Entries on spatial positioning
** Begin **
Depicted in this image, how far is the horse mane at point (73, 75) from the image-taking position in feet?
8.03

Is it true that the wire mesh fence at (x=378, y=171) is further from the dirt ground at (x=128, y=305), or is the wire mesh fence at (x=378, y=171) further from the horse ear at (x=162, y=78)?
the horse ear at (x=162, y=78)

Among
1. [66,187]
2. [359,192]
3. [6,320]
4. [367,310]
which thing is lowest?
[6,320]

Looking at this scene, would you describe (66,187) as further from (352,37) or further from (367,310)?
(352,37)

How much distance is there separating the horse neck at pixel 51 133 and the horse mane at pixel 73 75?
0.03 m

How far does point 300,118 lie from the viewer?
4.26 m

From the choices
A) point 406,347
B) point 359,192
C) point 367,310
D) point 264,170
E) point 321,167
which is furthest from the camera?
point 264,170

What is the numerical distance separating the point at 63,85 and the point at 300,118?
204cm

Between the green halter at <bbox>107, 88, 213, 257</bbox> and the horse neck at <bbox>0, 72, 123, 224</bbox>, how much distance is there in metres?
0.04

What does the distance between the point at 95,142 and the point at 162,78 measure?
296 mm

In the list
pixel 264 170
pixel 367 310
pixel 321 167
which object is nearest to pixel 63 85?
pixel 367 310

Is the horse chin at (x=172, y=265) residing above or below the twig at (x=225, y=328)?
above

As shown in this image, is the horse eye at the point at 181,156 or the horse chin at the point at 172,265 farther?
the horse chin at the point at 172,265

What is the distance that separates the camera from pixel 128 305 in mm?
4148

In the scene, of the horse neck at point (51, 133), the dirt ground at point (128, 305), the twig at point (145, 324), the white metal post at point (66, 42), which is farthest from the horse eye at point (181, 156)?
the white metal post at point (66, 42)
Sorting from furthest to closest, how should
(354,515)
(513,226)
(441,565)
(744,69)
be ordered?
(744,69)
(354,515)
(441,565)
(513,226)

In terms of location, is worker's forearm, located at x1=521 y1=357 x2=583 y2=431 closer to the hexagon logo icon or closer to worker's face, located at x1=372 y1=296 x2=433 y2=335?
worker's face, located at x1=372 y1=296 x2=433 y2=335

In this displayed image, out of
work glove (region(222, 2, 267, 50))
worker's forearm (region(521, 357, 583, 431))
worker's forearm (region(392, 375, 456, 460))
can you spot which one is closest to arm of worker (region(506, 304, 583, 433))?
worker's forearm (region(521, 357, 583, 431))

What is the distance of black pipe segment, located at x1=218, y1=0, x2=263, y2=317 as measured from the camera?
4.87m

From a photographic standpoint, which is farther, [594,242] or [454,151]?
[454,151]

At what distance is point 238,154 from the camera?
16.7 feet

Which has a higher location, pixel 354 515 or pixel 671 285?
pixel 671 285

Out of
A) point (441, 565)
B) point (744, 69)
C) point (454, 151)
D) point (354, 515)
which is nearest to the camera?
** End **
**Problem details:** Can you copy out, unchanged, the data from the line containing "What is the distance that" up to and including the last line of the data?

**Written solution:**
What is the distance that separates the camera from pixel 128 305 in mm?
4148

In the scene, of the horse neck at point (51, 133), the dirt ground at point (128, 305), the twig at point (145, 324), the white metal post at point (66, 42), which is farthest from the horse eye at point (181, 156)?
the white metal post at point (66, 42)
Sorting from furthest to closest, how should
(354,515)
(513,226)
(441,565)
(744,69)
be ordered?
(744,69)
(354,515)
(441,565)
(513,226)

In terms of location, is worker's forearm, located at x1=521 y1=357 x2=583 y2=431 closer to the hexagon logo icon or closer to worker's face, located at x1=372 y1=296 x2=433 y2=335?
worker's face, located at x1=372 y1=296 x2=433 y2=335

In this displayed image, out of
work glove (region(222, 2, 267, 50))
worker's forearm (region(521, 357, 583, 431))
worker's forearm (region(392, 375, 456, 460))
can you spot which one is closest to arm of worker (region(506, 304, 583, 433))?
worker's forearm (region(521, 357, 583, 431))

What is the distance of black pipe segment, located at x1=218, y1=0, x2=263, y2=317 as measured from the camera?
4.87m

From a photographic standpoint, which is farther, [594,242] or [454,151]?
[454,151]

At what distance is point 238,154 from the camera?
16.7 feet

Which has a higher location, pixel 354 515 or pixel 671 285?
pixel 671 285

Out of
A) point (441, 565)
B) point (744, 69)
C) point (454, 151)
D) point (354, 515)
which is nearest to the camera?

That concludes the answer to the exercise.